Kesenfelds does not deny Malta’s tax advantage but said that was not the main reason for registering there. Malta was chosen because Latvia had not yet joined the Eurozone, there were rumors of a devaluation of the Lat, but “for an international business the reputation on which it is built is essential.” Kesenfelds points out that his Malta registered companies at the time had paid more than one million euros in taxes. 

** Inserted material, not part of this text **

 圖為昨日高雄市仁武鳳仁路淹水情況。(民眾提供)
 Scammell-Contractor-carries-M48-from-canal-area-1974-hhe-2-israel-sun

Aigars Kesenfelds and his wife Linda attend the concert of Latvia’s cult band – Brainstorm – in July 2019 in Liepaja. The band also played at their wedding. In the background is Māris Martinsons (black shirt), one of the investors in Kesenfelds business lately involved in several corruption scandals. Photo: Kas Jauns

The Malta Files made it possible for journalists to estimate that Kesenfelds’ share from the sale of 4Finance, including profit, was at least EUR 36 million. He was not even 30 years old at the time.

Mogo and Mintos are born

After selling 4Finance, Kesenfelds decided to expand internationally. He moved to London with his family to expand the look at the world and business. He returned to Latvia in 2018, when it was clear that Britain would leave the EU. The family was also expecting another child.

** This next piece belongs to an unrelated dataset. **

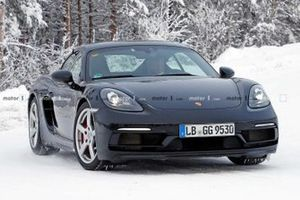 Porsche 718 Cayman GT4 Touring SPY SHOT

Today Kesenfelds runs his kingdom from an office on Skanste Street in Riga, where most of the companies he owns are registered. Currently he rents the premises there, although two years ago he was the sole owner of eight office buildings with 850 parking spaces. In 2018 he sold one of the largest office complexes in the Baltics to an investment fund registered in Latvia. The amount of the transaction is not disclosed, but information available to Re:Baltica shows that it was about EUR 60 million. 

A.Kesenfelds and his business partners have developed exclusive properties in Riga: (clockwise) on Šķūņu, Tērbatas, Merķeļa and A. Kalniņa streets. Photo: Inese Liepiņa/Re:Baltica

Kesenfelds estimates that his real estate business could be worth around EUR 25 million, a number confirmed by Re:Baltica’s calculations. He points out that money is important, but the thrill he gets from the opportunity to “figure out how to most effectively build different business solutions in different markets.”

4Finance’s terms of sale prevented former owners from developing the same kind of business for two years. As a result, Kesenfelds and his companions developed others. Among the most significant are Mogo, which now in 20 countries lends against collateral (basically auto loans), and Mintos, Europe’s largest peer-to-peer (P2P) lending platform. 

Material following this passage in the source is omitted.